L’arrivée de la RE 2020 donne un nouveau statut aux matériaux biosourcés, qui apparaissent désormais comme des solutions pour aller vers une construction bas carbone. Alors qu’ils ont été longtemps des procédés constructifs à la marge, notre regard sur eux est en train de changer, à mesure que se mettent en place des filières qui se fixent pour objectif de développer leur utilisation. C’est le cas du chanvre, qui était cultivé en abondance au XIXe siècle, avec 176 000 ha en 1850, mais qui avait quasiment disparu en 1960, avec seulement 700 ha cultivés. L’année 1998 marque une renaissance, avec la création de Construire en chanvre, une association qui regroupe au départ une trentaine d’acteurs, depuis les producteurs de chanvre, les industriels des liants – chaufourniers et cimentiers – les maîtrises d’œuvre, jusqu’aux entreprises du bâtiment, laboratoires, chercheurs et distributeurs, qui veulent développer son usage dans le bâtiment. À partir de 2006, le collectif s’attelle à la rédaction de Règles professionnelles, avec la participation de la FFB et de l’UMGO-FFB, dont la première version verra le jour au début de la décennie 2010, tandis que leur reconnaissance par la commission Prévention Produits de l’Agence Qualité Construction, en 2012, a fait de la construction en chanvre une technique courante, reconnue par les bureaux de contrôle et les assureurs. Une initiative qui a donné une nouvelle chance à ce matériau, puisque sa culture est repartie depuis à la hausse, avec 8 000 ha cultivés en 2006, 17 900 ha en 2017, et plus de 30 000 aujourd’hui, qui attribuent à la France plus de 50 % de la production européenne.

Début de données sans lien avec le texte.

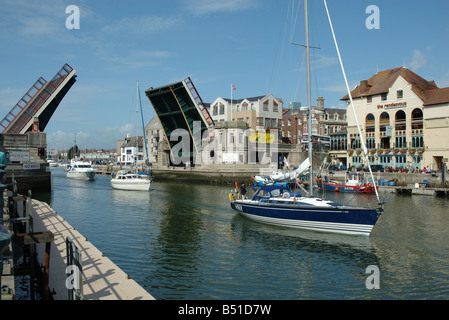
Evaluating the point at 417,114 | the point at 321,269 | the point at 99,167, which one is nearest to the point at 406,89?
the point at 417,114

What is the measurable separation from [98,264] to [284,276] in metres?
6.10

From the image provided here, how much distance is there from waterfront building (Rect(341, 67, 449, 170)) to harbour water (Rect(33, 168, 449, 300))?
2357 cm

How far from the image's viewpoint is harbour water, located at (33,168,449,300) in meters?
11.2

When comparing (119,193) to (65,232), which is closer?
(65,232)

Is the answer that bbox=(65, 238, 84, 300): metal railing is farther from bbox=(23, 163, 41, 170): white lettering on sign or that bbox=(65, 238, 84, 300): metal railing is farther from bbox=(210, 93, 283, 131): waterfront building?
bbox=(210, 93, 283, 131): waterfront building

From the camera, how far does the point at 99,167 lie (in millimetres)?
90062

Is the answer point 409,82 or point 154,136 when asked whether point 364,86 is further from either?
point 154,136

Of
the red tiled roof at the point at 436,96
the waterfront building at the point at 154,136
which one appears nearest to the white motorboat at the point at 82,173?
the waterfront building at the point at 154,136

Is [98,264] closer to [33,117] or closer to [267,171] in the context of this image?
[33,117]

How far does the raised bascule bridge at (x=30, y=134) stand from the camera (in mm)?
33381

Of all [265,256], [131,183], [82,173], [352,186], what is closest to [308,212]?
[265,256]

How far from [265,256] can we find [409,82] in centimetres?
4344

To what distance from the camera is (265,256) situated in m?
14.8

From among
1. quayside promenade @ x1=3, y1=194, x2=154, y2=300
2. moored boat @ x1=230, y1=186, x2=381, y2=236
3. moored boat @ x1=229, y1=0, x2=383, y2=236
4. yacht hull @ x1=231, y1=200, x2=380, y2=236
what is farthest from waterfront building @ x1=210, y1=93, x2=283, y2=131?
quayside promenade @ x1=3, y1=194, x2=154, y2=300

Mais de quoi parle-t-on exactement ? Le chanvre, c’est d’abord une plante, composée d’une graine, d’une fleur et d’une tige, qui contient la chènevotte, à savoir le bois de chanvre, produit avec un rendement de l’ordre de 1 t/ha en moyenne. Même si les volumes produits restent modestes par rapport à d’autres, on peut parler aujourd’hui d’une véritable filière grâce aux 1 414 producteurs et aux six chanvrières – réparties sur le territoire et réunies par l’interprofession Interchanvre – qui traitent industriellement 100 000 t de paille de chanvre par an par défibrage, une opération qui sépare la fibre de la chènevotte. Dans le bâtiment, la fibre est utilisée pour fabriquer la laine de chanvre, un isolant qui constitue une solution alternative aux laines minérales, en filière sèche, tandis que la chènevotte est un granulat de chanvre, utilisé pour la fabrication de bétons et de mortiers, en projection avec de la chaux, pour obtenir un matériau de remplissage réalisé sur le chantier ou en préfabrication. Précisons que l’intégralité de la plante peut être valorisée, la graine servant à faire de l’huile, la fibre étant utilisée également en papeterie, et la poussière, pour fabriquer des briquettes ou des granulés destinés au chauffage.

 

 

Un déphasage lent, facteur de confort et d’économies d’énergie

 

Pour les entreprises de construction qui ont choisi de se positionner sur ce marché, construire en chaux-chanvre est d’abord synonyme de faible impact carbone, par l’utilisation d’un matériau biosourcé et renouvelable. Cultivé sans produit phytosanitaire et en respectant les sols ainsi que les ressources en air et en eau, puisqu’il n’a pas besoin d’irrigation, le chanvre est un puits de carbone, qui stocke 15 t de CO2/ha/an. Il coche de nombreuses cases du développement durable, en créant des emplois locaux, en respectant la santé des agriculteurs, salariés et utilisateurs, en générant des circuits courts et en atteignant un objectif de zéro déchet, puisque la plante est intégralement valorisée.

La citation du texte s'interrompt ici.